Na Cachoeirinha, a descoberta só aconteceu após os estudos feitos dentro do processo de licenciamento ambiental, encomendado para acontecer antes da construção de um trecho da DF-456. “Preservar a nossa memória coletiva é o pilar da nossa identidade como um povo. Isso é o que nos torna brasileiros, é o que nos torna brasilienses, o que nos torna humanos. O licenciamento é um instrumento muito poderoso”, finalizou André.
SAIBA MAIS
- De acordo com o Iphan, na região do Planalto Central, que abrange todo o Distrito Federal e o Goiás, existem ao menos cinco tipos de sítios arqueológicos em conservação e estudo por historiadores e arqueólogos:
- Os sítios líticos: pré-históricos que podem ter até 11 mil anos de idade, marcados por vestígios de instrumentos de pedra lascada, de materiais utilizados na fabricação das ferramentas, fogueiras e até restos de alimentos que se conservaram ao longo do tempo. Eram ocupações de pequenos grupos de caçadores-coletores. Tais vestígios podem ser encontrados no Museu de Geociências da Universidade de Brasília (Mgeo/UnB).
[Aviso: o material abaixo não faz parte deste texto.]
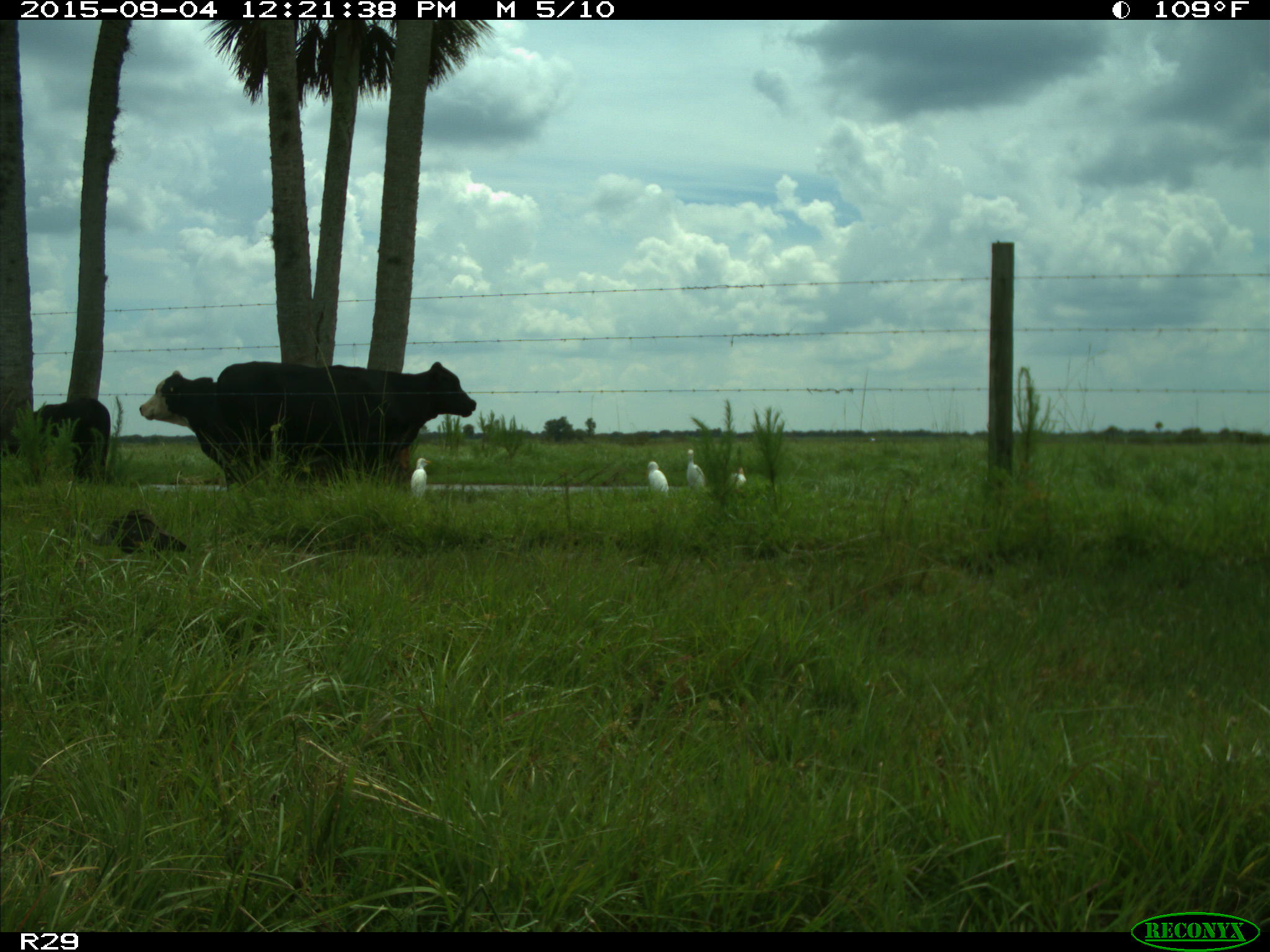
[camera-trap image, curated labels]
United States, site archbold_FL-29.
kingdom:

- Sítios cerâmicos: pré-históricos ou pré-coloniais que apresentam restos materiais de grupos que praticavam algum tipo de agricultura. Os vestígios mais encontrados são fragmentos ou vasilhas inteiras de argila queimada, usadas no preparo e armazenamento de alimentos ou como urnas funerárias.
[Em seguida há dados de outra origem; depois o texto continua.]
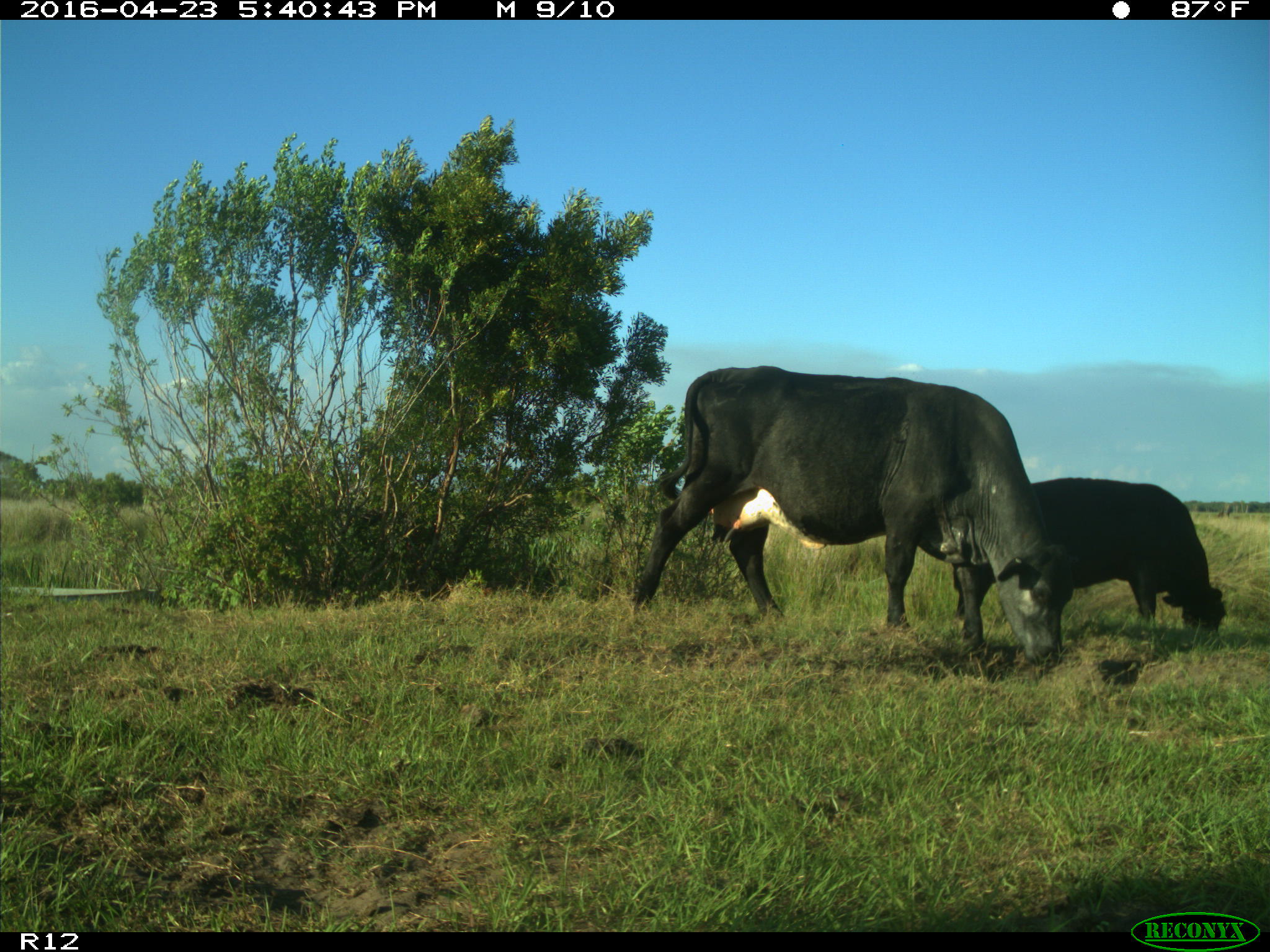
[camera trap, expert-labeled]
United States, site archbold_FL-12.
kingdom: Animalia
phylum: Chordata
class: Mammalia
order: Artiodactyla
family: Bovidae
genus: Bos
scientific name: Bos taurus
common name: domestic cow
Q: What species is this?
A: Bos taurus (domestic cow).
- Sítios-cemitério: locais que foram usados para sepultamento, onde podem ser encontrados, além de restos mortais, objetos, oferendas e outros elementos que demonstrem ter acontecido cerimônias funerárias no local.
- Sítios de arte rupestre: pinturas e gravuras encontradas em grutas ou abrigos de rochas, rochedos, lajedos e paredões de pedra, que contam sobre aspectos da vida dos habitantes do local.
- Sítios do período colonial: remontam à época da colonização europeia, consolidada na região central do país a partir do século XVIII. Os vestígios são de restos de edificações e de outras obras arquitetônicas, além de materiais de louça, vidro e metal de origem europeia usados na época. O Parque Nacional de Brasília reúne alguns desses elementos.
- Sítios da história de Brasília: reúnem memórias das olarias onde eram produzidos os tijolos usados para a construção de alguns dos monumentos da Esplanada dos Ministérios, e das habitações das primeiras cidades planejadas, como Asa Sul e Asa Norte – boa parte já operava desde o início do século passado. Estão concentradas principalmente na região de São Sebastião.